● PASSAGE PROVIDED

Grain densities determined from dry mass and volume measurements are essentially constant throughout lithostratigraphic Subunit IA (upper slope-apron facies), with a mean value of 2.65 g/cm3 (Fig. F26C). At the base of Subunit IA (94 mbsf), grain densities increase sharply to a mean value of 2.72 cm3 and remain nearly constant to the base of the hole. Scatter in grain density values also increases below 94 mbsf (Fig. F26C).
Overall, porosity at Site 1178 is characterized by a typical compaction trend, decreasing gradually with depth from ~63%-70% at the mudline to 26%-35% at 672 mbsf. Porosity values within lithostratigraphic Subunits IB and IC (middle and lower slope-apron facies) are more scattered than within Subunit IA and Unit II. The increased scatter may be attributed to lithologic variations in this relatively sand-rich part of the section.
Deviations from the general compaction trend occur at 70-100 and 140-160 mbsf, where porosity increases. In general, the boundaries between lithostratigraphic units are not characterized by large changes in porosity (Fig. F26A, F26D), although the boundary between lithostratigraphic Units I and II at 199 mbsf does coincide with a short interval of slightly decreased porosity.
Undrained shear strength measurements were made using a miniature automated vane shear (AVS) and were conducted exclusively in fine-grained silty clays. Shear strengths increase gradually downhole from 15 kPa at the seafloor to values >130 kPa at 60 mbsf (Fig. F27). Scatter in the data reflects opening of fractures at the tips of the AVS vanes during some measurements. For this reason, actual sediment strength is probably best reflected by the highest measured values.

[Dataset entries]
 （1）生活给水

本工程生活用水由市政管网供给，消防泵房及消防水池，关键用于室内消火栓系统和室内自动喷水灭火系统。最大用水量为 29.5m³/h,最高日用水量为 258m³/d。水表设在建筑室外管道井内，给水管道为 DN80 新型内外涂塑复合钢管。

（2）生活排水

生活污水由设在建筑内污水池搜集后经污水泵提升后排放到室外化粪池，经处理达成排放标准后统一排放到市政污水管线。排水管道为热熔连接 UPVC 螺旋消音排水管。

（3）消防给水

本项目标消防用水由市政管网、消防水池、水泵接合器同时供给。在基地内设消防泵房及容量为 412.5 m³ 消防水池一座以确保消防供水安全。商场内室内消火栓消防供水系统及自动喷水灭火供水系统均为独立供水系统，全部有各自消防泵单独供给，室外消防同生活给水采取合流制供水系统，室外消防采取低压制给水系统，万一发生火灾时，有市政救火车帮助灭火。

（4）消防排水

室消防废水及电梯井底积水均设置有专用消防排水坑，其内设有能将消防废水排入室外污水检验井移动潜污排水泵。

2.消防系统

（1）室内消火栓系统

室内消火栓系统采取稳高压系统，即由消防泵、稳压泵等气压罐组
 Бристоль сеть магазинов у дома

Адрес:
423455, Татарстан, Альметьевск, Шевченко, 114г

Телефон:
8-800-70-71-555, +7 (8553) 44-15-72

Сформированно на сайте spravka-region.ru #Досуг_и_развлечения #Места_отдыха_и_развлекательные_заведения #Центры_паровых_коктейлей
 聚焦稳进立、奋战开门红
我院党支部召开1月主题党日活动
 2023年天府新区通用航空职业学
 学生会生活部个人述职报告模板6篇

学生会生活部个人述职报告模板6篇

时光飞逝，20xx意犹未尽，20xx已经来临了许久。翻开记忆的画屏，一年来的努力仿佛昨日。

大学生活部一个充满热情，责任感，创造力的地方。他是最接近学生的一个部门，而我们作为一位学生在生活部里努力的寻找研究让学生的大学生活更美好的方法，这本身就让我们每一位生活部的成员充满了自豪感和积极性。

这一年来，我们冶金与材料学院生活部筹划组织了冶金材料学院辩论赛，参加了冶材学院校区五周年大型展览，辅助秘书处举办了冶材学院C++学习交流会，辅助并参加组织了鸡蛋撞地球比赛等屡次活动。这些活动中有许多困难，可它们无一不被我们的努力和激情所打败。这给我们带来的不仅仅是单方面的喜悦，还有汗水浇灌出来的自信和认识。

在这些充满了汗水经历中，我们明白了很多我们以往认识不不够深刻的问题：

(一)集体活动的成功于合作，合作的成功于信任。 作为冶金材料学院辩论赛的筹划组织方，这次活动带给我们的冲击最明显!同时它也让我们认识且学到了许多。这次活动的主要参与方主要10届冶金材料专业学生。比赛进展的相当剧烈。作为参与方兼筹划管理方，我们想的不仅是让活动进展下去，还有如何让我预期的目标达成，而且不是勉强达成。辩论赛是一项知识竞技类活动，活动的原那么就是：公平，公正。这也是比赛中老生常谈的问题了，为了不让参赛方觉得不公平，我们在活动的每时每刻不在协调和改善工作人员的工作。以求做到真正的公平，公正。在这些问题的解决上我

● WORK REQUEST 1
In the passage on Site 1178 sediment properties, rewrite the portion starting at "Overall, porosity at" and ending at "of the section.", replacing "compaction trend" with "compaction pattern".
● WORK REQUEST 2
Answer these questions from the passage on Site 1178 sediment properties:
(a) What is the mean grain density throughout Subunit IA?
(b) At what depth is the boundary between lithostratigraphic Units I and II?
(c) What instrument was used to measure undrained shear strength?

● ANSWER 1
Overall, porosity at Site 1178 is characterized by a typical compaction pattern, decreasing gradually with depth from ~63%-70% at the mudline to 26%-35% at 672 mbsf. Porosity values within lithostratigraphic Subunits IB and IC (middle and lower slope-apron facies) are more scattered than within Subunit IA and Unit II. The increased scatter may be attributed to lithologic variations in this relatively sand-rich part of the section.

● ANSWER 2
(a) 2.65 g/cm3
(b) 199 mbsf
(c) A miniature automated vane shear (AVS)